[Supplied entries]:
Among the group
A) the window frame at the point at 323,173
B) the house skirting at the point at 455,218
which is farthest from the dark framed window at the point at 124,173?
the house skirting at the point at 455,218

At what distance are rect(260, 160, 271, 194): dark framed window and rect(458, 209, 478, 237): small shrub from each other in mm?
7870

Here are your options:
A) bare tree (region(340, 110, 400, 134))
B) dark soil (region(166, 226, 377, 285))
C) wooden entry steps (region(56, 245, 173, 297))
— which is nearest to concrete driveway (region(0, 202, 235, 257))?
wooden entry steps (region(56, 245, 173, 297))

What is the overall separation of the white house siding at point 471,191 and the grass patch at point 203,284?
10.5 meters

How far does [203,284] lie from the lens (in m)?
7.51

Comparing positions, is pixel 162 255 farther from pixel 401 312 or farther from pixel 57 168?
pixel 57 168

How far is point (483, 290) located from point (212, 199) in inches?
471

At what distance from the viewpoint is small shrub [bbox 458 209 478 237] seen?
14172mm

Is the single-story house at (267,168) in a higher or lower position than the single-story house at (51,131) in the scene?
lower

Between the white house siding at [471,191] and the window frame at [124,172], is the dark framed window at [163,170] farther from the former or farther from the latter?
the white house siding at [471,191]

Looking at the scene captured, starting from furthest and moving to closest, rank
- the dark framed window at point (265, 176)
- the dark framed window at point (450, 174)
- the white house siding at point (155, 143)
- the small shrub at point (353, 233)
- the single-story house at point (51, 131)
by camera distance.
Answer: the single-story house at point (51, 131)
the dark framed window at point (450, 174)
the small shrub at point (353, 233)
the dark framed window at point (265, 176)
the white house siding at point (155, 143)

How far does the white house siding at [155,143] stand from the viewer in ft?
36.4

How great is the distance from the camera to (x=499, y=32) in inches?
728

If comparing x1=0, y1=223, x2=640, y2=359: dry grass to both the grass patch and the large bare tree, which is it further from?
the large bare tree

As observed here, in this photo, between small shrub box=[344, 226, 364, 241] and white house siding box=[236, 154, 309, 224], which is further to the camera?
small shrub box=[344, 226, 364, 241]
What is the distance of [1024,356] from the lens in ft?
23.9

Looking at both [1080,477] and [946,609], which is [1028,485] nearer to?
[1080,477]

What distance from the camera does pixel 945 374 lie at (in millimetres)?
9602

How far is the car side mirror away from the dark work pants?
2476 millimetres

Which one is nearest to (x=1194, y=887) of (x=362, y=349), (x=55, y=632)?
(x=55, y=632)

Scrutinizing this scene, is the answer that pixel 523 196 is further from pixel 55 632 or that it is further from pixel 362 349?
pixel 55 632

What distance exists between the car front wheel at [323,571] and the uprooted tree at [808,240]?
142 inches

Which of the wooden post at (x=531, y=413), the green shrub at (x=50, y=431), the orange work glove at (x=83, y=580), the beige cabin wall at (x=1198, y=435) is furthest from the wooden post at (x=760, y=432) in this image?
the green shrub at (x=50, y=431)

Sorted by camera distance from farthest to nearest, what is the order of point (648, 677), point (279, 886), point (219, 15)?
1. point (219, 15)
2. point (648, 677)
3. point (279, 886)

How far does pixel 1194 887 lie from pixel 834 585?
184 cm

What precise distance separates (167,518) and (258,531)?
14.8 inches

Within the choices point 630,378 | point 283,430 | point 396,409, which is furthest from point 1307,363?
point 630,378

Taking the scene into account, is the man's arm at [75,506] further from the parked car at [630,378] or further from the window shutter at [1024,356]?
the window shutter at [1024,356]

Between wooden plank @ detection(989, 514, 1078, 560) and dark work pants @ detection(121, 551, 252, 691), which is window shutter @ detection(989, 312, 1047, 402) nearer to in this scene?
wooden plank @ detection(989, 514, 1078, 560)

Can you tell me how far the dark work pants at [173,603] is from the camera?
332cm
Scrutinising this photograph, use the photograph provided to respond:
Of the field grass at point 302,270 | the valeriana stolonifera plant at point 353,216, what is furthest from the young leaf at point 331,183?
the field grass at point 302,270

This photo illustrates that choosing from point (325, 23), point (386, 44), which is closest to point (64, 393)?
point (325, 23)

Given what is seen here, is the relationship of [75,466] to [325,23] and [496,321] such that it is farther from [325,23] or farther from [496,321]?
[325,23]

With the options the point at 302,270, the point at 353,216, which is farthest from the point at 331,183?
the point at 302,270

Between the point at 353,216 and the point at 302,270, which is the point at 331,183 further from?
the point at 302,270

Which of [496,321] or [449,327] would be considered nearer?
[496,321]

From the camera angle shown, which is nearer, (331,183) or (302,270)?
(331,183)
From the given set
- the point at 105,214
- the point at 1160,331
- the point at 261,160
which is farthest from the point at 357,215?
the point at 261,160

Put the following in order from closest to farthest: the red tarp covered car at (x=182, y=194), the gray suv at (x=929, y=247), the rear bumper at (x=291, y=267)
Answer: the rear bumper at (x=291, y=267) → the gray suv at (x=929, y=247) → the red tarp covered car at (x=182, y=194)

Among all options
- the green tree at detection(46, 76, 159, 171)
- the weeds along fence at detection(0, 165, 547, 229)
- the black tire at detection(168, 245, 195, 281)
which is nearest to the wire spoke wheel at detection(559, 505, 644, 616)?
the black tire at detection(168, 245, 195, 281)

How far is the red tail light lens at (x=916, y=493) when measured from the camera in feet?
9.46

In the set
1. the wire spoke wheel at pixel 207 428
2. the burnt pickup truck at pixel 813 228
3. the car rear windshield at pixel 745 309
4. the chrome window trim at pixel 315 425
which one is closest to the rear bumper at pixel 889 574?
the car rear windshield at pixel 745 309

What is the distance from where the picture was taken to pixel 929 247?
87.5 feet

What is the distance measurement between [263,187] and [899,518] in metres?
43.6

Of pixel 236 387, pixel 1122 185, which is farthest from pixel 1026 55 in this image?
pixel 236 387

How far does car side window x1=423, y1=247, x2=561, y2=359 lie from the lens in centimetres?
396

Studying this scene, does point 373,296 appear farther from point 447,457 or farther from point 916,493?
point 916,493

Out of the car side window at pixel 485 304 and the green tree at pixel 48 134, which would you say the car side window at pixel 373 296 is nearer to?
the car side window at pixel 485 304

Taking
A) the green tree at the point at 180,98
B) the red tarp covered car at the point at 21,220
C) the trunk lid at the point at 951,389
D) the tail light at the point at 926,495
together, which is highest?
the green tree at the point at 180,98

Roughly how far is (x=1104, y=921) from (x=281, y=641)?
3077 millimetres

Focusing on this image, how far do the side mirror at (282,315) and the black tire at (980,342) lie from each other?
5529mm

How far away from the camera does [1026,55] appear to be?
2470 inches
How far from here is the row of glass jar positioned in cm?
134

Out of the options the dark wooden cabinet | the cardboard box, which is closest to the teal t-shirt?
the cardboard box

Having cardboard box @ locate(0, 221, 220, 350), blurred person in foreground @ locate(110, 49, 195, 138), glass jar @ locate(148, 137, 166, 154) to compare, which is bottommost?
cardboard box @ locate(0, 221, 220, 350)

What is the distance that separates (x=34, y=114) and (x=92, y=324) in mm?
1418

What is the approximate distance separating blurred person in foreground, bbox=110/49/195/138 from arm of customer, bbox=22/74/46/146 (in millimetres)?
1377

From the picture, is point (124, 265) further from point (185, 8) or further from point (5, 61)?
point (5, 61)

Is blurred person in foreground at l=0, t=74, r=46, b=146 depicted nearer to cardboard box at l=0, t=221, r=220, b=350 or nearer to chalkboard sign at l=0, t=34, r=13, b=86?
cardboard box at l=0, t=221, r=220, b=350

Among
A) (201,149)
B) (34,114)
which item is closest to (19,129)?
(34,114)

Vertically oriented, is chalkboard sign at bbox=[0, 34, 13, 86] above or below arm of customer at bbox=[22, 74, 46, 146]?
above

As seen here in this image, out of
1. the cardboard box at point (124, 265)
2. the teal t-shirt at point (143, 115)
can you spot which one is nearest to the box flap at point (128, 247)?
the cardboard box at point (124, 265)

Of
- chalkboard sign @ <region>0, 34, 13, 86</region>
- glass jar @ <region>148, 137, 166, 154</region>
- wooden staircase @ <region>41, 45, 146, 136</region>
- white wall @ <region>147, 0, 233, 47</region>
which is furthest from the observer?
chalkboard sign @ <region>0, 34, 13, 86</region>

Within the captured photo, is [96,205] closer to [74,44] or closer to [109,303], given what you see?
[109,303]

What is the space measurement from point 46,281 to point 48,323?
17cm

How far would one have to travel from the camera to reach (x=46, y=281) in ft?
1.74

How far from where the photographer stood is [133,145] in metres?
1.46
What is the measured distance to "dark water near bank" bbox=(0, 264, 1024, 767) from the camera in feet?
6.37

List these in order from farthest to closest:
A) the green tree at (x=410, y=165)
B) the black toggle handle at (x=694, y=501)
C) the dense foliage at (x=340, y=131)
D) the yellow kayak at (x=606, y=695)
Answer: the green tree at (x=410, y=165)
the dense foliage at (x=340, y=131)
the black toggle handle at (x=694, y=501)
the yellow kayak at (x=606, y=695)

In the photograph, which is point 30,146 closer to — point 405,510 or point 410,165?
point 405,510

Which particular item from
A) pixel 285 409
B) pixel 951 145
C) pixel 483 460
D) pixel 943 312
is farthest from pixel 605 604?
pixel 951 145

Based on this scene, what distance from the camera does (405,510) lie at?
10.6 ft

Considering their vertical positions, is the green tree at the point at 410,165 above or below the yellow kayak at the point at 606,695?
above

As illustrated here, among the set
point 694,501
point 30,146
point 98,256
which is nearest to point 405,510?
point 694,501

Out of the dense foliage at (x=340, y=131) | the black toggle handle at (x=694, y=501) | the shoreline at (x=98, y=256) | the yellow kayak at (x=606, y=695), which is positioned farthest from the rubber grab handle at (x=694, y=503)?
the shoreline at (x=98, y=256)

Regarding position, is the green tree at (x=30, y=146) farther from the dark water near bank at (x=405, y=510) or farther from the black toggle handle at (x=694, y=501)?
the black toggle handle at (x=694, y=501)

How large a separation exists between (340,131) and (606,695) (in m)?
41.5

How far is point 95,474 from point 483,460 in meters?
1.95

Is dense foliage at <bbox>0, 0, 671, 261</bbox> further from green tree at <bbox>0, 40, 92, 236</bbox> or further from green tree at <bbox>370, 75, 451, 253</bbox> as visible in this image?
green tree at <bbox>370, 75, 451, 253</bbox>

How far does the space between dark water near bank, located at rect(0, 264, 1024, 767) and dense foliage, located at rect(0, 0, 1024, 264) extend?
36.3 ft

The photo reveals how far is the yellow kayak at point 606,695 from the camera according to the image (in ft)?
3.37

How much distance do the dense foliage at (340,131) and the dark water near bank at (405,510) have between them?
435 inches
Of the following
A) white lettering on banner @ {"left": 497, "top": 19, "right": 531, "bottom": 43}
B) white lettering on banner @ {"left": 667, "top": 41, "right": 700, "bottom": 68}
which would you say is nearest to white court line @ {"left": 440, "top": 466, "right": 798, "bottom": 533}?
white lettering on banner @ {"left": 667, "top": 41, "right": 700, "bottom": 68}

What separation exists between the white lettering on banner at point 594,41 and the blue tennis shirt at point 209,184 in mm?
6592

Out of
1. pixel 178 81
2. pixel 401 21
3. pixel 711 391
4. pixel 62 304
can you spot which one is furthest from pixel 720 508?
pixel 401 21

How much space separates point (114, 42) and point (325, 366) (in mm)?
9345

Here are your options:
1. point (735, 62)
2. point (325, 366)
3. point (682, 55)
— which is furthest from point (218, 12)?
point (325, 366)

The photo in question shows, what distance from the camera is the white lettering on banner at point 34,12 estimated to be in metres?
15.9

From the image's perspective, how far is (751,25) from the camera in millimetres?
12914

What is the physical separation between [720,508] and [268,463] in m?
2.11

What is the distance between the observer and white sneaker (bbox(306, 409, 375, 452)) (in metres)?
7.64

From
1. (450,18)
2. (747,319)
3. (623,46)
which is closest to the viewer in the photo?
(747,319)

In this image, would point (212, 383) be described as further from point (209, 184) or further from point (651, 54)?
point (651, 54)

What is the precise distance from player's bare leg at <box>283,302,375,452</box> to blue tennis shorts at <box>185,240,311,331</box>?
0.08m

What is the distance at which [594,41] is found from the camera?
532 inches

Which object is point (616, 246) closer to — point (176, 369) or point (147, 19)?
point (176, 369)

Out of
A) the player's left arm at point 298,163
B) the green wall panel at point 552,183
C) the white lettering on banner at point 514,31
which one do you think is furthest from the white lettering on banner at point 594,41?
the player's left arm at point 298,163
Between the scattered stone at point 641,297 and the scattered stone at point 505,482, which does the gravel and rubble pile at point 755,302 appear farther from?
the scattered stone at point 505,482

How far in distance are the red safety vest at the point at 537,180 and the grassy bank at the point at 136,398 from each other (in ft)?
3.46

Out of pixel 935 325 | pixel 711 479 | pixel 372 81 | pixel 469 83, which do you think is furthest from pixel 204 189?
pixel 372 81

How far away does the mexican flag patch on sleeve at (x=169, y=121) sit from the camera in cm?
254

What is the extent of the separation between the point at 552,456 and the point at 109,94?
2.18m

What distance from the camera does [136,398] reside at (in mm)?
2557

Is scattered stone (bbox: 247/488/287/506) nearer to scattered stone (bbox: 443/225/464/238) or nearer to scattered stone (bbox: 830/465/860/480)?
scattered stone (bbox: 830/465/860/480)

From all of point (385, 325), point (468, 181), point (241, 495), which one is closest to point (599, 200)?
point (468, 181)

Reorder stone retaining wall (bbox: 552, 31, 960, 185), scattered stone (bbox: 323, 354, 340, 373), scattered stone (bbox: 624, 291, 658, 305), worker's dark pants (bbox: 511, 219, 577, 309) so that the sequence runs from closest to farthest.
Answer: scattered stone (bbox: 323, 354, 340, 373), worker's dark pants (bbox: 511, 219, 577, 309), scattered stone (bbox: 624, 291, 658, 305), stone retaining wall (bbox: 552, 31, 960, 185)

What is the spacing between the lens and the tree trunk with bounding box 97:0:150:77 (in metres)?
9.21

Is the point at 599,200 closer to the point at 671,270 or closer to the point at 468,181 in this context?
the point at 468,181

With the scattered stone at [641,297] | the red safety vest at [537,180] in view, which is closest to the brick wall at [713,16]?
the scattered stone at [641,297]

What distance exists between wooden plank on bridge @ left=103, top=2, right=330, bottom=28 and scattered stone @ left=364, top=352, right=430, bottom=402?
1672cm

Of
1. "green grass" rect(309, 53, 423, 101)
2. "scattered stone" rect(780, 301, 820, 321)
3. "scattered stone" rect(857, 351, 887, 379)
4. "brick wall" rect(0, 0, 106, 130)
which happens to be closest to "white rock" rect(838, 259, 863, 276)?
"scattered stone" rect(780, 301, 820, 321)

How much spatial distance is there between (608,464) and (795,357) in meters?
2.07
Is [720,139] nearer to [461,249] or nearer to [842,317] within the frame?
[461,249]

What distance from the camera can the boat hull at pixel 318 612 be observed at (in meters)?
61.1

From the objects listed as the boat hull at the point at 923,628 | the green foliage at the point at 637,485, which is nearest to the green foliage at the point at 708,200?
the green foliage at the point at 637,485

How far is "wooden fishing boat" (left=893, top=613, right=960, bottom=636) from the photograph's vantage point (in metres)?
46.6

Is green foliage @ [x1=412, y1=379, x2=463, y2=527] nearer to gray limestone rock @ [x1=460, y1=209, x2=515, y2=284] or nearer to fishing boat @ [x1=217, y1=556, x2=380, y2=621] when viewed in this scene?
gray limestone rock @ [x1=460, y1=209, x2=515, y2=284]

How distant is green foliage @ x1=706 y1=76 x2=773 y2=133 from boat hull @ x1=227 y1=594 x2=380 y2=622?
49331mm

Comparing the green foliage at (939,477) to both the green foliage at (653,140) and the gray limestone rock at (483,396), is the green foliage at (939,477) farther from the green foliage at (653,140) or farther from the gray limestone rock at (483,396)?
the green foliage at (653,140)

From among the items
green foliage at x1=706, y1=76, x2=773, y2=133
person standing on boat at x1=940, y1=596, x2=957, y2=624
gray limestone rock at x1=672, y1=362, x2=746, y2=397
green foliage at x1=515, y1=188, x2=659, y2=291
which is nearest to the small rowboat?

[Exercise instructions]:
Write out the lines above from the one containing "What distance exists between wooden" through the last, exactly as they are.

[Written solution]:
What distance exists between wooden plank on bridge @ left=103, top=2, right=330, bottom=28 and scattered stone @ left=364, top=352, right=430, bottom=402?
1672cm

Of
1. "green grass" rect(309, 53, 423, 101)
2. "scattered stone" rect(780, 301, 820, 321)
3. "scattered stone" rect(857, 351, 887, 379)
4. "brick wall" rect(0, 0, 106, 130)
which happens to be closest to "white rock" rect(838, 259, 863, 276)?
"scattered stone" rect(780, 301, 820, 321)

How much spatial distance is there between (608,464) and (795,357) in meters?
2.07
Is [720,139] nearer to [461,249] or nearer to [842,317] within the frame?
[461,249]

What distance from the camera can the boat hull at pixel 318 612 be observed at (in meters)?
61.1

From the objects listed as the boat hull at the point at 923,628 | the green foliage at the point at 637,485, which is nearest to the green foliage at the point at 708,200?
the green foliage at the point at 637,485

How far is "wooden fishing boat" (left=893, top=613, right=960, bottom=636) from the photograph's vantage point (in metres)?
46.6

Is green foliage @ [x1=412, y1=379, x2=463, y2=527] nearer to gray limestone rock @ [x1=460, y1=209, x2=515, y2=284] or nearer to fishing boat @ [x1=217, y1=556, x2=380, y2=621] when viewed in this scene?
gray limestone rock @ [x1=460, y1=209, x2=515, y2=284]

How distant is green foliage @ x1=706 y1=76 x2=773 y2=133 from boat hull @ x1=227 y1=594 x2=380 y2=622?
49331mm

Comparing the green foliage at (939,477) to both the green foliage at (653,140) and the gray limestone rock at (483,396), is the green foliage at (939,477) farther from the green foliage at (653,140) or farther from the gray limestone rock at (483,396)?
the green foliage at (653,140)

From among the items
green foliage at x1=706, y1=76, x2=773, y2=133
person standing on boat at x1=940, y1=596, x2=957, y2=624
gray limestone rock at x1=672, y1=362, x2=746, y2=397
green foliage at x1=515, y1=188, x2=659, y2=291
which is nearest to the small rowboat?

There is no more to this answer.